Stillende essen für zwei

Schwangere wissen hoffentlich mittlerweile alle, dass sie nicht für zwei essen müssen. Genauso gilt dies für die Stillzeit. Der Kalorienbedarf in der Schwangerschaft ist um ca. 300 bis 600 Kilokalorien erhöht, diese lassen sich aber durch ein, zwei kleine Zwischenmahlzeiten decken. Genau wie in der Schwangerschaft ist aber der Bedarf an einigen Nährstoffen erhöht – darunter Proteine, Vitamin A, B, und E sowie Folsäure, Magnesium, Jod und Zink. Daher empfehlen sich auch weiterhin Lebensmittel mit hoher Nährstoffdichte. Der Körper greift bei schlechter Versorgung auf die mütterlichen Reserven zurück, so dass die Qualität der Muttermilch gleichbleibend gut ist, aber die Mutter den Mangel spüren würde. Wer sich da Sorgen macht, dem lege ich auch eine Beratung zur individuellen Ernährungssituation ans Herz, bevor unkontrolliert Nahrungsergänzungsmittel zu sich genommen werden.

Keine Diät in der Stillzeit

Der Körper legt in der Schwangerschaft natürliche Reserven für die Stillzeit an. Bei unserem großen Nahrungsangebot werden diese nicht mehr unbedingt benötigt. Und so gibt es neben den Frauen, die in der Stillzeit aufpassen müssen, nicht zu dünn zu werden, auch viele Frauen, die mit den restlichen Schwangerschaftspfunden „kämpfen“.
Übergewicht und seine Folgen wie kardiovaskuläre Erkrankungen, Diabetes, gewisse Krebsarten ist eines der größten gesundheitlichen Probleme des 21. Jahrhunderts. Um diese Risiken zu senken, sollte das Vorschwangerschaftsgewicht in einem Zeitraum von sechs bis zwölf Monaten nach der Geburt wieder erlangt werden. Am besten geschieht das durch eine Kombination von Stillen, Sport und einer ausgewogenen Ernährung. Die Stillzeit mit ihrem erhöhten Kalorienbedarf ist eine ideale Zeit, um abzunehmen, denn der Körper hat ein natürliches Bestreben, sein Vorschwangerschaftsgewicht zu erreichen. Schwangere und junge Eltern sind außerdem in dieser Lebensphase meist sehr an einer gesunden und ausgewogenen Ernährung interessiert.

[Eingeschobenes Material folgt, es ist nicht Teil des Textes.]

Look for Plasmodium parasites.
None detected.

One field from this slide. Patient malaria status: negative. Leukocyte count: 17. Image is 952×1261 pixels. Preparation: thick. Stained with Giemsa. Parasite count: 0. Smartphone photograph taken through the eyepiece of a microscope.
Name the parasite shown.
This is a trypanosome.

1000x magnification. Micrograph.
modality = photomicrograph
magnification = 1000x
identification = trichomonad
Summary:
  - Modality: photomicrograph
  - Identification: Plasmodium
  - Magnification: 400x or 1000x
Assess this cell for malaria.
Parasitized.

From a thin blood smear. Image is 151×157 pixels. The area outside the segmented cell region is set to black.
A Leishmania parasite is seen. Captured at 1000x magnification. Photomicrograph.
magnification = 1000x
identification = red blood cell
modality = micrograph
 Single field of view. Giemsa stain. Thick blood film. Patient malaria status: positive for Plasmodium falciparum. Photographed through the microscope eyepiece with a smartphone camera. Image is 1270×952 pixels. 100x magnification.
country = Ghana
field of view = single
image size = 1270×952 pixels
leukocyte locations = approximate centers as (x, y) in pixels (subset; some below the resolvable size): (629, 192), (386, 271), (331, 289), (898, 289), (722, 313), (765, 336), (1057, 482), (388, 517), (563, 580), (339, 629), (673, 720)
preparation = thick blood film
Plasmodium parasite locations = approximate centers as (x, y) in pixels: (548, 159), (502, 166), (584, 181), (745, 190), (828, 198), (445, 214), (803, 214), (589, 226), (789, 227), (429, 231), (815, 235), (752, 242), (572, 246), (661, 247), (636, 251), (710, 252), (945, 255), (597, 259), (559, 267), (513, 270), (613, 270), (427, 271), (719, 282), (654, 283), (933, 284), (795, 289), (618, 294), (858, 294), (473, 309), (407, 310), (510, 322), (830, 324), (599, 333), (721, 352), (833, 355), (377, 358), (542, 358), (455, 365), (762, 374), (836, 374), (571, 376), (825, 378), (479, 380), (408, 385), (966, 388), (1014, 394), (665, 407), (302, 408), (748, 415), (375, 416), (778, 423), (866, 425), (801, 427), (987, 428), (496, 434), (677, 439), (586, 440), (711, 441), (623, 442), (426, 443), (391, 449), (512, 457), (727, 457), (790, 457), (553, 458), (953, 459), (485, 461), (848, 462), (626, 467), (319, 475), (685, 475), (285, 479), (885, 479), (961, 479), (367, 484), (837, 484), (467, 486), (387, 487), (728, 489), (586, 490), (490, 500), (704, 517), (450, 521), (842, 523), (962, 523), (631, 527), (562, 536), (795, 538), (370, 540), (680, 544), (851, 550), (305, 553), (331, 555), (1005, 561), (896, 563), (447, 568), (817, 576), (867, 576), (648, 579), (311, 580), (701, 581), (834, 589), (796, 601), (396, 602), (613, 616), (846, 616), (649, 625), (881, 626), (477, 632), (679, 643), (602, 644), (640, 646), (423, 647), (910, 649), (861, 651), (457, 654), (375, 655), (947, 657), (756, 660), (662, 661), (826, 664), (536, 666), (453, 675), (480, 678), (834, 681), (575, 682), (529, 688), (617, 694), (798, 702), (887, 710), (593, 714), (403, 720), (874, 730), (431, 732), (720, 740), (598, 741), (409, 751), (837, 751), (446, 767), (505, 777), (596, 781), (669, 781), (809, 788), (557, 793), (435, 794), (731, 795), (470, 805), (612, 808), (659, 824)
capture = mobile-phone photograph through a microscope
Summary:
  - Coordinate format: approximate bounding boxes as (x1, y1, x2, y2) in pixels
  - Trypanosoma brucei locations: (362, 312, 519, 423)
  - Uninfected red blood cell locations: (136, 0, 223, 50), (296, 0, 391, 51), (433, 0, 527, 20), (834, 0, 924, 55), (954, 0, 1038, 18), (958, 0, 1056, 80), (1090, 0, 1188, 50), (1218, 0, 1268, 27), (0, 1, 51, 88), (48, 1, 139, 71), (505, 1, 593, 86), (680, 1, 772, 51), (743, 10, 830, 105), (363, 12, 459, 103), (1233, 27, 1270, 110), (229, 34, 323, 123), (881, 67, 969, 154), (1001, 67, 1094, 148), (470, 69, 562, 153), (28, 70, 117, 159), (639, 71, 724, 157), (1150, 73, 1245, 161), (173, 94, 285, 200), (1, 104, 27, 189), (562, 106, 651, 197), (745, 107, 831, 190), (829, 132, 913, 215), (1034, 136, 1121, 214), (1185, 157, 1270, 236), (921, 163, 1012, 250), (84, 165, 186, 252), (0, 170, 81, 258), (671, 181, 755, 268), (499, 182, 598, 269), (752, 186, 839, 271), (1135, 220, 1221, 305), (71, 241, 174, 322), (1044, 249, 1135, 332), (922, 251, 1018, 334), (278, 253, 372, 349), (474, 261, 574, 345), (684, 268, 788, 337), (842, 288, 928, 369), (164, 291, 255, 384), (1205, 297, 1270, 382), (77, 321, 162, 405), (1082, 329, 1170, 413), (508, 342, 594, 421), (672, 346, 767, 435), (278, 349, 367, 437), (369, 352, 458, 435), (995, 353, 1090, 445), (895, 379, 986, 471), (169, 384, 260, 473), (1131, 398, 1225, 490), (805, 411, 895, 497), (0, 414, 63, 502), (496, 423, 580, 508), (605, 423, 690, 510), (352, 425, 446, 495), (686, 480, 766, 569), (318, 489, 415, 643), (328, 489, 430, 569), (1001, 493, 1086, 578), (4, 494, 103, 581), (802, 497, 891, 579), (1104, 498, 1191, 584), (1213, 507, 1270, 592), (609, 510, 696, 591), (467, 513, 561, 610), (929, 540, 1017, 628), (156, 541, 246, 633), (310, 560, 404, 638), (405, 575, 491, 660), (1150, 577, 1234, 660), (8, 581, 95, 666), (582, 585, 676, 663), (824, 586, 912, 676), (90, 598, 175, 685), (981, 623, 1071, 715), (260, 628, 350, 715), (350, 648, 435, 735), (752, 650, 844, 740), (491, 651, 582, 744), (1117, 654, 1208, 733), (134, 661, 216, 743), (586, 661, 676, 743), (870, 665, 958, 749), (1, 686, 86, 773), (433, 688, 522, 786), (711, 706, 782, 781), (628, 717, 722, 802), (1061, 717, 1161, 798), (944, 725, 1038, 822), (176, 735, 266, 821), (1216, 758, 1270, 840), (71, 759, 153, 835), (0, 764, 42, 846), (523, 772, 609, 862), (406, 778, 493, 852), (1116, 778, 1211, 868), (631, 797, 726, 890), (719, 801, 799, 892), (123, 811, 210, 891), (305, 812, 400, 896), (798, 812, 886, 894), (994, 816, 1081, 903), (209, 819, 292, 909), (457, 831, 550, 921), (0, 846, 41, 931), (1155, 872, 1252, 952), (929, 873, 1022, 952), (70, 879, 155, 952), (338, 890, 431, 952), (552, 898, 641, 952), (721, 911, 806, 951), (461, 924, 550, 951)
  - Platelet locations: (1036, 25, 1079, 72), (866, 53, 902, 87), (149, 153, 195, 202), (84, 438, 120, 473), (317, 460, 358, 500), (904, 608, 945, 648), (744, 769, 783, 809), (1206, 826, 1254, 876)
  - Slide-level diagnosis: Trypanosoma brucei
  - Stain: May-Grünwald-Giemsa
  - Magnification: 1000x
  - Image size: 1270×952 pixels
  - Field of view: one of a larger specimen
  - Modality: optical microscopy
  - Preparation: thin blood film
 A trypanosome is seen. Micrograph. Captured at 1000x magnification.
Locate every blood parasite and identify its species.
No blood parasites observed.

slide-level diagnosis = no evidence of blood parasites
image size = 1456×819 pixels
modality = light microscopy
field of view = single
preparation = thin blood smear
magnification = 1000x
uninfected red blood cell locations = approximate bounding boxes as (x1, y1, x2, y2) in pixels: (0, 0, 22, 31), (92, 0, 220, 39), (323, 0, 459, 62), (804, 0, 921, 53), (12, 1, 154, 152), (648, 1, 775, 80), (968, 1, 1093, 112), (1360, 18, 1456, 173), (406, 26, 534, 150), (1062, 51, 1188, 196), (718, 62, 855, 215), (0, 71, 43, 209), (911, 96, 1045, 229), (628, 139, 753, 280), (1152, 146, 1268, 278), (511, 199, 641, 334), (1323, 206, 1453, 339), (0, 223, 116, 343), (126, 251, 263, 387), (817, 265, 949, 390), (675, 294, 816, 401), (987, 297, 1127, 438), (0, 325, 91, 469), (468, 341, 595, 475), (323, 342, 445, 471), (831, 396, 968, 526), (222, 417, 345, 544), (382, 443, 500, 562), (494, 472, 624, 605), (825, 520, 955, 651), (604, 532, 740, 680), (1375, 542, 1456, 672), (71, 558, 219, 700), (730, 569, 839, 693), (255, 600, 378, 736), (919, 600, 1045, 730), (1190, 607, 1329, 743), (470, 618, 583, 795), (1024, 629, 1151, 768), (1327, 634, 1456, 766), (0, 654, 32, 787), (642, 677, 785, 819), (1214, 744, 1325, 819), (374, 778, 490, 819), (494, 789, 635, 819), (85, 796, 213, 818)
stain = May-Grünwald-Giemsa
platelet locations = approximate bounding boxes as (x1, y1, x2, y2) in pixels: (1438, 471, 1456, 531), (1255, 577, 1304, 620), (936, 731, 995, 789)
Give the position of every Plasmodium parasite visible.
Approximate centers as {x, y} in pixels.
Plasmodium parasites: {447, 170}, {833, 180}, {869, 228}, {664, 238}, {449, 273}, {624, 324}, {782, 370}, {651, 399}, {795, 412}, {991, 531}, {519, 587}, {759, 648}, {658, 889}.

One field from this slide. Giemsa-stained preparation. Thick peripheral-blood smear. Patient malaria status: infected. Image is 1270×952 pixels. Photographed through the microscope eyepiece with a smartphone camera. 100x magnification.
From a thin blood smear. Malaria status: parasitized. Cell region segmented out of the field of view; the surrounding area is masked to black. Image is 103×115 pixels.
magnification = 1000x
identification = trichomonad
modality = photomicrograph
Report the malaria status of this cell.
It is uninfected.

Wenn folgende Punkte beachtet werden, wird eine längerfristige Diät die Milchmenge nicht beeinflussen:

  • die Mutter ist nicht untergewichtig und das Kind wird nach Bedarf gestillt.
  • die Gewichtsabnahme sollte nicht mehr als zwei Kilogramm im Monat betragen.
  • die Diät darf nie einseitig sein (z.B. Ananas-Diät) und die Kalorienaufnahme sollte maximal 500 kcal unter dem tatsächlichen Bedarf liegen, so ist bei einer ausgewogenen Ernährung kein Nährstoffmangel zu befürchten.

Wer also die Stillzeit zur moderaten Gewichtsreduktion nutzen will, kann das tun und sich auch gerne hierzu noch mal entsprechend beraten lassen.